I wish I could remember where I read this, it was years ago, but the assertion was that by the 23rd century in "Star Trek", travel on Earth and cross-cultural interactions would make the world so small that it would be a very homogenized planet. Accents and dialects would be fading away and eventually die out.
Except that as humans colonized other planets, they'd presumably develop new planetary accents. ST missed an opportunity -- they could've said, for instance, that Chekov came from a planet that was settled mainly by Russians.
I'm not convinced, though, that regular interaction and travel would cause regional accents to die out. You can find various different accents within a single city, where people who interact every day still speak differently from each other -- for instance, all the various gradations of London accents, from posh to Cockney and everywhere in between. Granted, there's a degree of class division underlying that, but there's more behind the existence of different accents than simply a lack of travel or interaction. There would certainly be more overlap of accents and cultures in an Earth united by transporters and high-speed shuttles, but certainly not to the point of complete homogeneity (and certainly not to the point of the uniform Americanized culture that Trek depicts).
Neat idea about what I guess would be "colonial accents" that came from colonization.

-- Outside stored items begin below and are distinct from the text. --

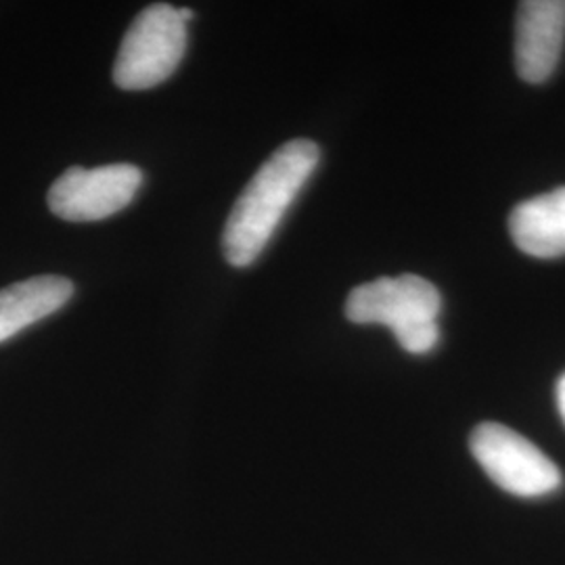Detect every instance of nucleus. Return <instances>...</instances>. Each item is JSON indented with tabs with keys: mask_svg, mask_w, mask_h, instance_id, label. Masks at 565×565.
I'll return each mask as SVG.
<instances>
[{
	"mask_svg": "<svg viewBox=\"0 0 565 565\" xmlns=\"http://www.w3.org/2000/svg\"><path fill=\"white\" fill-rule=\"evenodd\" d=\"M72 296V281L57 275H39L0 289V343L51 317Z\"/></svg>",
	"mask_w": 565,
	"mask_h": 565,
	"instance_id": "6e6552de",
	"label": "nucleus"
},
{
	"mask_svg": "<svg viewBox=\"0 0 565 565\" xmlns=\"http://www.w3.org/2000/svg\"><path fill=\"white\" fill-rule=\"evenodd\" d=\"M565 0H525L518 9L515 67L530 84L548 81L562 60Z\"/></svg>",
	"mask_w": 565,
	"mask_h": 565,
	"instance_id": "423d86ee",
	"label": "nucleus"
},
{
	"mask_svg": "<svg viewBox=\"0 0 565 565\" xmlns=\"http://www.w3.org/2000/svg\"><path fill=\"white\" fill-rule=\"evenodd\" d=\"M509 233L532 258L565 256V186L515 205L509 216Z\"/></svg>",
	"mask_w": 565,
	"mask_h": 565,
	"instance_id": "0eeeda50",
	"label": "nucleus"
},
{
	"mask_svg": "<svg viewBox=\"0 0 565 565\" xmlns=\"http://www.w3.org/2000/svg\"><path fill=\"white\" fill-rule=\"evenodd\" d=\"M186 49V21L172 4L158 2L142 9L128 28L114 65V82L121 90H147L168 81Z\"/></svg>",
	"mask_w": 565,
	"mask_h": 565,
	"instance_id": "7ed1b4c3",
	"label": "nucleus"
},
{
	"mask_svg": "<svg viewBox=\"0 0 565 565\" xmlns=\"http://www.w3.org/2000/svg\"><path fill=\"white\" fill-rule=\"evenodd\" d=\"M443 296L436 285L417 275L382 277L350 291L345 317L356 324H384L403 350L427 354L440 340L438 315Z\"/></svg>",
	"mask_w": 565,
	"mask_h": 565,
	"instance_id": "f03ea898",
	"label": "nucleus"
},
{
	"mask_svg": "<svg viewBox=\"0 0 565 565\" xmlns=\"http://www.w3.org/2000/svg\"><path fill=\"white\" fill-rule=\"evenodd\" d=\"M469 448L488 478L509 494L539 499L562 486L559 467L507 425H478L471 431Z\"/></svg>",
	"mask_w": 565,
	"mask_h": 565,
	"instance_id": "20e7f679",
	"label": "nucleus"
},
{
	"mask_svg": "<svg viewBox=\"0 0 565 565\" xmlns=\"http://www.w3.org/2000/svg\"><path fill=\"white\" fill-rule=\"evenodd\" d=\"M142 172L130 163L70 168L53 182L49 207L70 223H95L118 214L141 189Z\"/></svg>",
	"mask_w": 565,
	"mask_h": 565,
	"instance_id": "39448f33",
	"label": "nucleus"
},
{
	"mask_svg": "<svg viewBox=\"0 0 565 565\" xmlns=\"http://www.w3.org/2000/svg\"><path fill=\"white\" fill-rule=\"evenodd\" d=\"M321 151L308 139L279 147L254 179L243 189L224 224L223 252L231 266H249L281 224L285 212L296 202L303 184L319 166Z\"/></svg>",
	"mask_w": 565,
	"mask_h": 565,
	"instance_id": "f257e3e1",
	"label": "nucleus"
},
{
	"mask_svg": "<svg viewBox=\"0 0 565 565\" xmlns=\"http://www.w3.org/2000/svg\"><path fill=\"white\" fill-rule=\"evenodd\" d=\"M179 11H181L182 20L186 21V23H189V21H191V20H193V18H195V13H193V11H191V9H179Z\"/></svg>",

As far as "city" accents go, you're right. Even here in the DC area, you can still tell a native of Washington from someone who moved here or was brought up in the suburbs. It's getting hard, but you still can. That said, I honestly didn't realize how much my accent had changed over the years after living in NOVA twenty years before I went back to my home town in Iowa for an extended stay this year. I couldn't believe that's how I used to speak. It was actually "weird" to my ear. It was, you betcha.